Start of SUPPLIED RECORDS
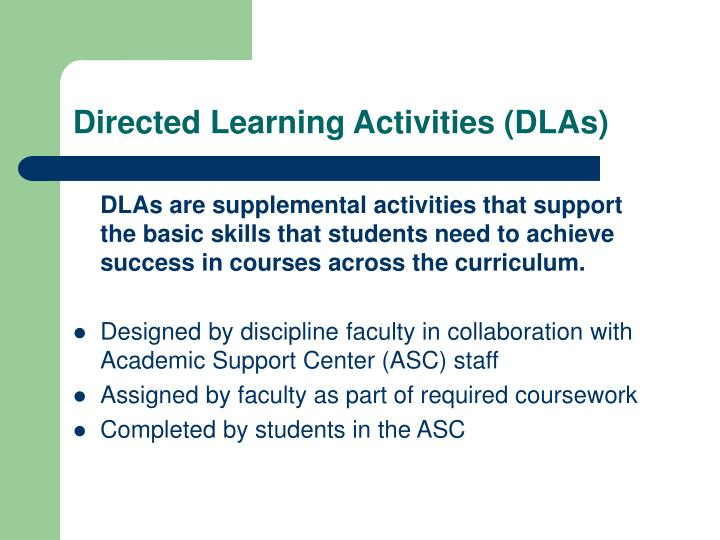 Directed Learning Activities (DLAs)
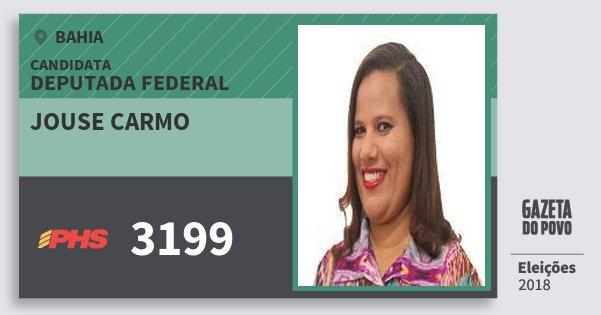 Santinho Jouse Carmo 3199 (PHS) Deputada Federal | Bahia | Eleições 2018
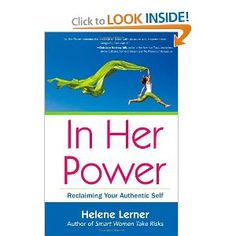 In her power : reclaiming your authentic self  Lerner, Helene 155.333 L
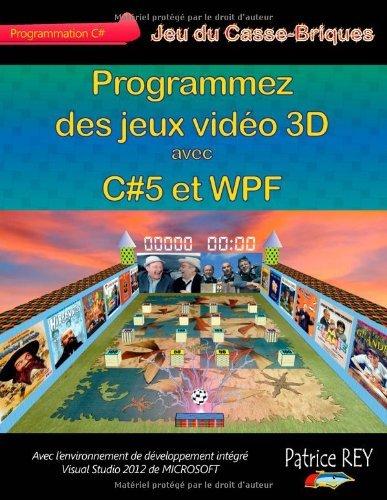 Programmez Des Jeux Video 3D Avec C#5 Et Wpf by Patrice Rey(2013-05-24) par Patrice Rey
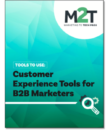 Tools To Use: Customer Experience Tools for B2B Marketers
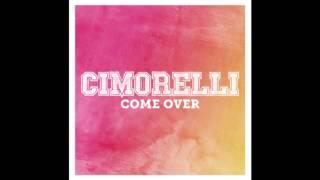 Cimorelli - Come Over (Audio)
End of SUPPLIED RECORDS
If the data includes images, skip them and copy every line exactly.

 Directed Learning Activities (DLAs)
 Santinho Jouse Carmo 3199 (PHS) Deputada Federal | Bahia | Eleições 2018
 In her power : reclaiming your authentic self  Lerner, Helene 155.333 L
 Programmez Des Jeux Video 3D Avec C#5 Et Wpf by Patrice Rey(2013-05-24) par Patrice Rey
 Tools To Use: Customer Experience Tools for B2B Marketers
 Cimorelli - Come Over (Audio)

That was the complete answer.